* Texte du document
Au pied du pont Riquet, ils étaient jusqu'à 50 à s’affronter, à coups de barres de fer et de planches cloutées. Jusqu'à ce jour d'octobre 2016 où sur un coin de trottoir, le 18 et le 19e arrondissement ont conclu un accord de paix. StreetPress te raconte.
Rue de la Goutte d’or, Paris 18e – À l’Espace Jeune, c’est jour de match. Une vingtaine de kids du quartier squattent les canap’. Ils ont le regard vissé sur l’écran géant qui diffuse la rencontre des Bleus quand au loin un bourdonnement se fait entendre. Des motards tournent dans le quartier. Les sept pilotes viennent du 19e, l’arrondissement rival. Ils crient : « Nique le 18e. » La tension monte dans le petit local. Au troisième passage, les jeunes abandonnent l’Euro. Il faut laver l’affront. « On n’a pas pu les retenir », soupire Jean-Louis Mendy, l’un des éducateurs de la structure.
Dans la rue, tout va très vite. Les gosses se saisissent de ce qui tombe sous leurs mains pour les jeter sur les intrus. En surnombre, ils forcent les provocateurs à s’arrêter avant de les dépossèder de leurs montures. Du côté du 19e, on sonne la retraite. L’un des assaillants se fait rattraper. Selon plusieurs témoins, il aurait passé un très sale quart d’heure. Comble de l’humiliation, son lynchage aurait été diffusé en direct sur Périscope.
Jean-Louis Mendy, posé à l'Espace-Jeune de la Goutte d'Or. / Crédits : Denis Meyer
L’affront appelle des représailles. « Après ça, c’est parti en couille », euphémise Karim, l’un des éducateurs du Lieu d’Accueil Innovant (LAI), un espace pour les jeunes, à deux pas de la Chapelle :
« Deux types en scooter ont tourné pendant plusieurs jours dans le quartier. Ils étaient cagoulés et armés. Une nuit, ils ont fini par trouver leurs cibles et tirer sur trois gars. »
Si selon les premiers éléments de l’enquête, la fusillade n’aurait rien à voir avec la guerre de territoire, la rue répond le contraire. Pour tout un quartier, le 19e s’est vengé. Karim, lui, refuse de trancher :
« Même si je savais qui a fait ça, je ne dirais rien. Quand ça parle de brolique [arme à feu, ndlr], je me mets sur le côté. »
Une guerre qui ne dit pas son nom
Dans son bureau vitré, au fond du LAI, Karim (1) conserve un véritable petit arsenal de guerre. Lattes en bois, longs bâtons et barres de fer sont à peine dissimulés par la porte ouverte. « Ça, c’est ce que j’ai confisqué cette semaine », confie le jeune éducateur en maillot de la Thaïlande. C’est à quelques encablures de ce centre social, au pied du pont Riquet, que les mômes des deux arrondissements se filent rencards, chaque semaine ou presque, pour se castagner. Ils sont parfois jusqu’à 50, raconte un voisin. Des rixes d’une rare violence, malgré la jeunesse des protagonistes. La plupart n’ont pas 15 ans et pourtant, ils n’hésitent pas à faire couler le sang, comme l’explique Cédric Kazmierczak, policier rattaché au commissariat de la Goutte d’Or :
« Les collègues ont vu certains brandir des barres de fer ou des planches avec des clous. Ils font pareil que dans Game Of Thrones. »

* Vos tâches
1) Renvoyez le passage de l'article sur la rivalité entre le 18e et le 19e arrondissement compris entre « Au pied du pont Riquet, ils » et « de la structure. », bornes incluses, sans y changer un mot.
2) Pouvez-vous redonner les lignes du listing, depuis son début jusqu'à la ligne contenant « [555,194,568,205] » incluse, en remplaçant « bounding boxes » par « rectangles englobants » et en laissant tout le reste intact ? Ne fournissez que ces lignes.
L'article et le listing sont deux matériaux sans lien entre eux.

* Listing
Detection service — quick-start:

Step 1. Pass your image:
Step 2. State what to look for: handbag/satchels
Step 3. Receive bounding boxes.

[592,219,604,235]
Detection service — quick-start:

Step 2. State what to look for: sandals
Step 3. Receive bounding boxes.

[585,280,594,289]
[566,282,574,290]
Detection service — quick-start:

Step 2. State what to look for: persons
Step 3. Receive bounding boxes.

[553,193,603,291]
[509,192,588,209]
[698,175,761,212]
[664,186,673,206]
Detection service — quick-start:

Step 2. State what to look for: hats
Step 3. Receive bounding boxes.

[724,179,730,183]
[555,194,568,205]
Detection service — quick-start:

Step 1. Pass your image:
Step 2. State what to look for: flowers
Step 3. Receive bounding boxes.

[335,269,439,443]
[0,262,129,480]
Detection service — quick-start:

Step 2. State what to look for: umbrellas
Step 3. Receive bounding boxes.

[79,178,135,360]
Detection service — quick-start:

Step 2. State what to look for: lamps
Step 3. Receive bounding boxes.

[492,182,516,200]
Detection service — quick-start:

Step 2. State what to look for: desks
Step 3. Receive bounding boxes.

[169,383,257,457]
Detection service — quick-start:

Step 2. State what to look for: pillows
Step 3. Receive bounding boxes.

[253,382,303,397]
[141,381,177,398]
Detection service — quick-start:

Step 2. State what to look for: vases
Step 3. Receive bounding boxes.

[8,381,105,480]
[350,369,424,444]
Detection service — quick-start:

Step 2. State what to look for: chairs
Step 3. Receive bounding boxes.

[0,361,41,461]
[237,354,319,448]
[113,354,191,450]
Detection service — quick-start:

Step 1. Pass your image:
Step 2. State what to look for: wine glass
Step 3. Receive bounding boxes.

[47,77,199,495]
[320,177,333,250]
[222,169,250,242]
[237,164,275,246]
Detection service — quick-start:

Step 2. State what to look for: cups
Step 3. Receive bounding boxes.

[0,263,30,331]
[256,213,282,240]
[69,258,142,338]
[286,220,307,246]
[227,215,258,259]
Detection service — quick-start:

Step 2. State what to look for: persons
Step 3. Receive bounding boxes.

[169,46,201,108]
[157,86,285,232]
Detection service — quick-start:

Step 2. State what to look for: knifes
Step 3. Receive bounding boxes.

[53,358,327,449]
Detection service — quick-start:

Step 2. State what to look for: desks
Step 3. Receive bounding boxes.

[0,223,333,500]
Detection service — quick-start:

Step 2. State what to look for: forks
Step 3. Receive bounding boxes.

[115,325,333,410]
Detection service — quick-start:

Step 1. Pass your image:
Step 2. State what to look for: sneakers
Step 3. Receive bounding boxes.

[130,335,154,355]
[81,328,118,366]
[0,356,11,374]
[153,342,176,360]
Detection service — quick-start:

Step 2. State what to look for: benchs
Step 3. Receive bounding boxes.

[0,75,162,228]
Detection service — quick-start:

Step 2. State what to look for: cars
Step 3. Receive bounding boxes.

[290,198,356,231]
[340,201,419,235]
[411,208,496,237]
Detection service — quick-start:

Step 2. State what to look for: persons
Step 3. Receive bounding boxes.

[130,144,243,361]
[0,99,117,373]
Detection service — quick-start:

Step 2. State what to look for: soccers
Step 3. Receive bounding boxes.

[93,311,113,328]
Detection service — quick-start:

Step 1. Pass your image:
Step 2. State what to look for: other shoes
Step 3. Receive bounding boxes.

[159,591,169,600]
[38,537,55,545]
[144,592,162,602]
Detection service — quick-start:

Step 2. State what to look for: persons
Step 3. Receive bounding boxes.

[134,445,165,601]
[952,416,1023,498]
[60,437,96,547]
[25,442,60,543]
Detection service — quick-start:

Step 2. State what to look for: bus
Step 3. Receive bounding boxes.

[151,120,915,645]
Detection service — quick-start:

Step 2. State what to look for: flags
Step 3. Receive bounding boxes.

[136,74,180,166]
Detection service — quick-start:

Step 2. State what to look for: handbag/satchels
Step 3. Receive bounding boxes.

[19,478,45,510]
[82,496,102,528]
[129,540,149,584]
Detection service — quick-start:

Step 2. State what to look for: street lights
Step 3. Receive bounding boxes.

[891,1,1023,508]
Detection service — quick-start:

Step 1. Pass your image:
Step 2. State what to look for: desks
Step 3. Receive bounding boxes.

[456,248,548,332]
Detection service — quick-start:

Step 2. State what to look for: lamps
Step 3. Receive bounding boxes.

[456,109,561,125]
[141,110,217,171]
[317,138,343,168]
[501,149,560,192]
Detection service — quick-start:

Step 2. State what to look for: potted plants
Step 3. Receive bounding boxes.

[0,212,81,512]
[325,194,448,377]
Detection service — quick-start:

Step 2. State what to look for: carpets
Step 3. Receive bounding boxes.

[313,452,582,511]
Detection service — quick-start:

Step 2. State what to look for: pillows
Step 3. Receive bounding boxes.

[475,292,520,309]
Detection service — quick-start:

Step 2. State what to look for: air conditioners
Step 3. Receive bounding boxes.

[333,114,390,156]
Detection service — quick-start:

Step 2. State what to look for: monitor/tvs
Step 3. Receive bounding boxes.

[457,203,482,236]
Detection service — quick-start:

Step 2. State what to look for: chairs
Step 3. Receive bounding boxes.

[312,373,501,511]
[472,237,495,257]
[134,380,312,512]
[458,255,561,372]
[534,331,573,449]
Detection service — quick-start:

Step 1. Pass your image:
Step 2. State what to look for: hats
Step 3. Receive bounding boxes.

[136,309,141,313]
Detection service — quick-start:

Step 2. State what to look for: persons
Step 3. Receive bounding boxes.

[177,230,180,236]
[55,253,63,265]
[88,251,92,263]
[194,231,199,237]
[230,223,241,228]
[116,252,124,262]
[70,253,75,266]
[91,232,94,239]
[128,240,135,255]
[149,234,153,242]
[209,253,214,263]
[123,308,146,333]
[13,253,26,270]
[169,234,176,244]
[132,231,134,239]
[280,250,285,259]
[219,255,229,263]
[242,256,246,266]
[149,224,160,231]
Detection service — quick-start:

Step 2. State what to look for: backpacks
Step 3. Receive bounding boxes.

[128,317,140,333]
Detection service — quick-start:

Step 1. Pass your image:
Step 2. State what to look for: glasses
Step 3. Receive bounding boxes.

* Solutions par tâche
1)
Au pied du pont Riquet, ils étaient jusqu'à 50 à s’affronter, à coups de barres de fer et de planches cloutées. Jusqu'à ce jour d'octobre 2016 où sur un coin de trottoir, le 18 et le 19e arrondissement ont conclu un accord de paix. StreetPress te raconte.
Rue de la Goutte d’or, Paris 18e – À l’Espace Jeune, c’est jour de match. Une vingtaine de kids du quartier squattent les canap’. Ils ont le regard vissé sur l’écran géant qui diffuse la rencontre des Bleus quand au loin un bourdonnement se fait entendre. Des motards tournent dans le quartier. Les sept pilotes viennent du 19e, l’arrondissement rival. Ils crient : « Nique le 18e. » La tension monte dans le petit local. Au troisième passage, les jeunes abandonnent l’Euro. Il faut laver l’affront. « On n’a pas pu les retenir », soupire Jean-Louis Mendy, l’un des éducateurs de la structure.

2)
Detection service — quick-start:

Step 1. Pass your image:
Step 2. State what to look for: handbag/satchels
Step 3. Receive rectangles englobants.

[592,219,604,235]
Detection service — quick-start:

Step 2. State what to look for: sandals
Step 3. Receive rectangles englobants.

[585,280,594,289]
[566,282,574,290]
Detection service — quick-start:

Step 2. State what to look for: persons
Step 3. Receive rectangles englobants.

[553,193,603,291]
[509,192,588,209]
[698,175,761,212]
[664,186,673,206]
Detection service — quick-start:

Step 2. State what to look for: hats
Step 3. Receive rectangles englobants.

[724,179,730,183]
[555,194,568,205]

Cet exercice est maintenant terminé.